● TEXT:
• • • •

The situation is different in molecules since there the physical hole that the excited electron leaves behind is roughly mimicked by the attractive exchange–correlation hole in the Kohn–Sham potential. Hence the Kohn–Sham virtual–occupied orbital energy differences have the nice property that they do approximate excitation energies in molecules;^72,73 see contribution (2.4.9).

The difference between the Kohn–Sham band gap and the fundamental gap can be cast in the form of expectation values of the response potential part v^resp of the Kohn–Sham potential;⁸² see also contribution (3.8.6).

2.2.12 Vignale. A question that keeps resurfacing is: Why are the Kohn–Sham orbitals better than the Hartree–Fock orbitals? From the point of view of the variational principle, the Hartree–Fock orbitals should be the best, since they build a Slater determinant which has the lowest energy (defined as expectation value of the Hamiltonian) among all Slater determinants. The Kohn–Sham wave function – also a single Slater determinant – cannot beat that. Nevertheless, we know that the DFT energy is better than the Hartree–Fock energy and also that the Kohn–Sham orbitals, as discussed in contribution (2.2.4), far from being meaningless, are in many ways “better” than the Hartree–Fock orbitals.

The resolution of the apparent paradox is that the Kohn–Sham energy is not calculated as the expectation value of the Hamiltonian in the Kohn–Sham wave function. The moment we adopt the Kohn–Sham approach, the original Hamiltonian of the system is no longer relevant. We are dealing with a reference system that is no longer interacting, but the rules for calculating the energy from the orbitals have also changed and are now expressed in terms of the exchange–correlation energy functional of the density. One could argue that the “particles” of this reference system are the “quasiparticles” of the original system, and this may help to rationalize the a priori surprising success of the Kohn–Sham orbitals in predicting single-particle excitation energies.

2.2.13 Baerends. So in what sense are Kohn–Sham orbitals better than Hartree–Fock orbitals? When the energy of the determinant of Kohn–Sham orbitals is calculated with the full Hamiltonian, its energy is of course higher than the Hartree–Fock energy, but actually by only a tiny amount.⁸³ On the other hand, the Kohn–Sham density, being equal to the exact one and not so diffuse as the Hartree–Fock one (in molecules), leads to much improved (more negative) electron–nuclear energy. Also the orbital shapes are “better” than the too diffuse Hartree–Fock orbitals (in molecules), so the kinetic energy is also considerably better (higher). The errors of the Hartree–Fock model for these two energy terms are large, in molecules often larger than the bond energy, and they rapidly increase upon bond lengthening.⁸³ They cancel to some extent, which is why they are not so readily recognized. The Hartree term is of course also better (exact) with Kohn–Sham orbitals and density.

• • • •

● RECORDED DATA:

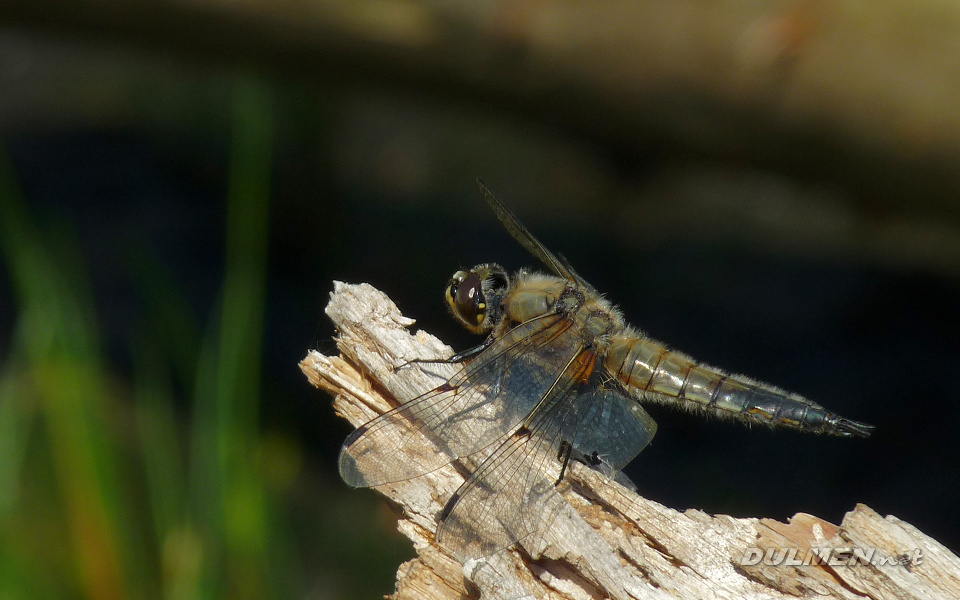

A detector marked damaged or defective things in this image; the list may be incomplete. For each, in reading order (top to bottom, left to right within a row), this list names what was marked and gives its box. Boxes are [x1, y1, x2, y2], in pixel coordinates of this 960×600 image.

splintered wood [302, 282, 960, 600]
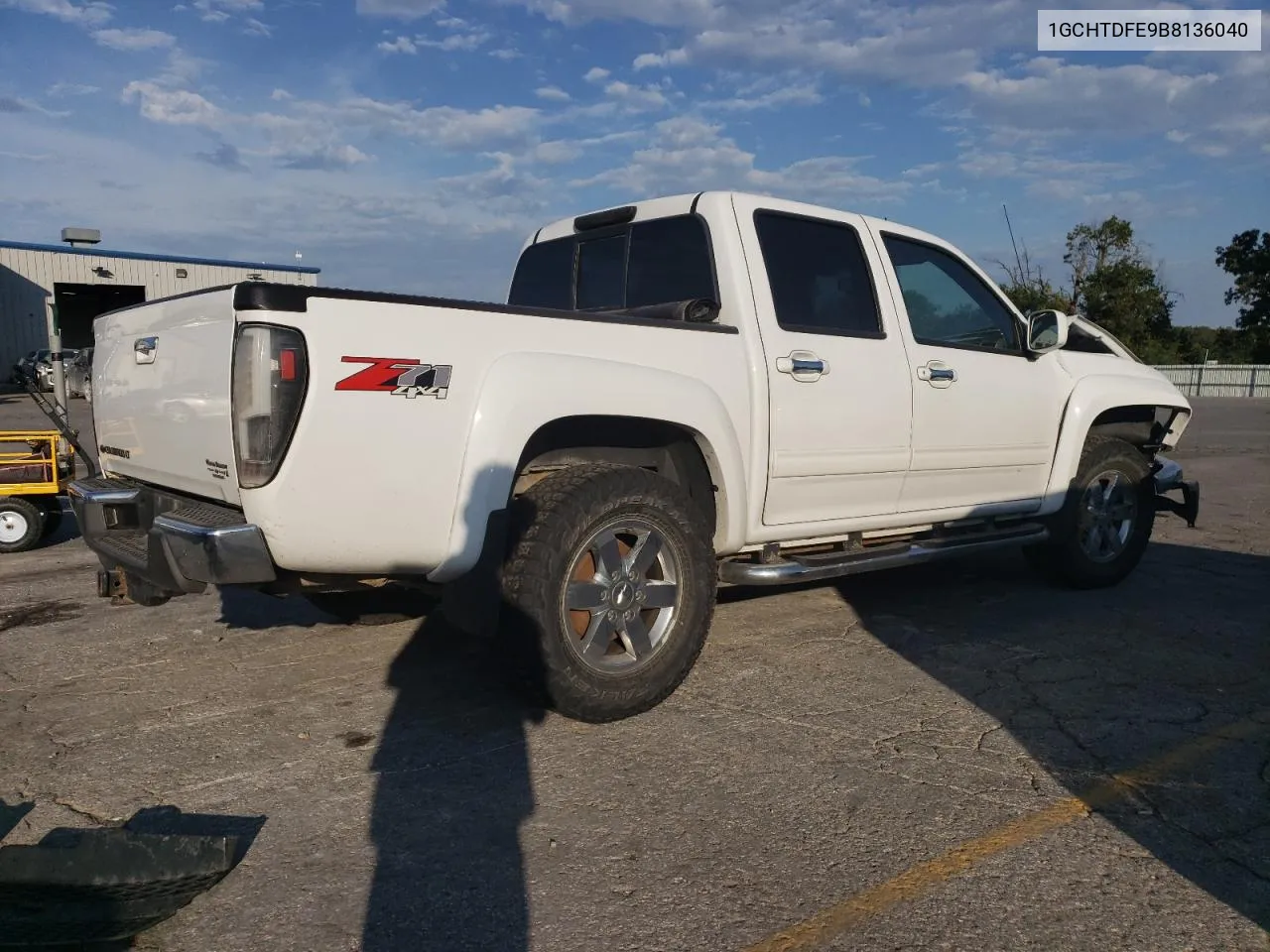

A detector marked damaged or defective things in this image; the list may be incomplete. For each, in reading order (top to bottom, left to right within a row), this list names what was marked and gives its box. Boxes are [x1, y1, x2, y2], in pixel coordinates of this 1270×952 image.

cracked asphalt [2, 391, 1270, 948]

• • • •

● DIRECTIVES:
1) Answer these questions about the passage on Kohn–Sham and Hartree–Fock orbitals:
(a) In molecules, what roughly mimics the physical hole that the excited electron leaves behind?
(b) In Vignale's view, what could the "particles" of the Kohn–Sham reference system be regarded as?
(c) According to Baerends, is the kinetic energy from Kohn–Sham orbitals higher or lower than from Hartree–Fock orbitals in molecules?
2) Can you carry the passage on Kohn–Sham and Hartree–Fock orbitals forward from its last sentence?

● SOLVED TASKS:
1)
(a) The attractive exchange–correlation hole in the Kohn–Sham potential.
(b) The "quasiparticles" of the original system.
(c) Higher.

2)
A tongue in cheek observation would be that the Hartree–Fock model manages to build a determinant that has a little bit lower expectation value of the Hamiltonian, but it has to distort the orbitals (make them more diffuse) because the lowering of the kinetic energy then just outweighs the energy penalty of the increase in the electron–nuclear energy. The Hartree–Fock model does not care – it just tries to get the lowest energy determinant. As noted in contribution (2.2.12), the true power of Kohn–Sham DFT has to come from accurate approximations of the exchange–correlation energy (defined in the Kohn–Sham context), but the good properties of the Kohn–Sham orbitals are an asset of this model.

2.2.14 Gidopoulos. To address the recurring question by Vignale in contribution (2.2.12), I would like to point out that the Kohn–Sham orbitals are in fact as “energetically optimal” as the Hartree–Fock ones. Let me first quote Walter Kohn, who said in his Nobel Prize lecture that, while the Hartree–Fock orbitals are “total energy optimal”, the Kohn–Sham orbitals are “density optimal” because they yield the exact density.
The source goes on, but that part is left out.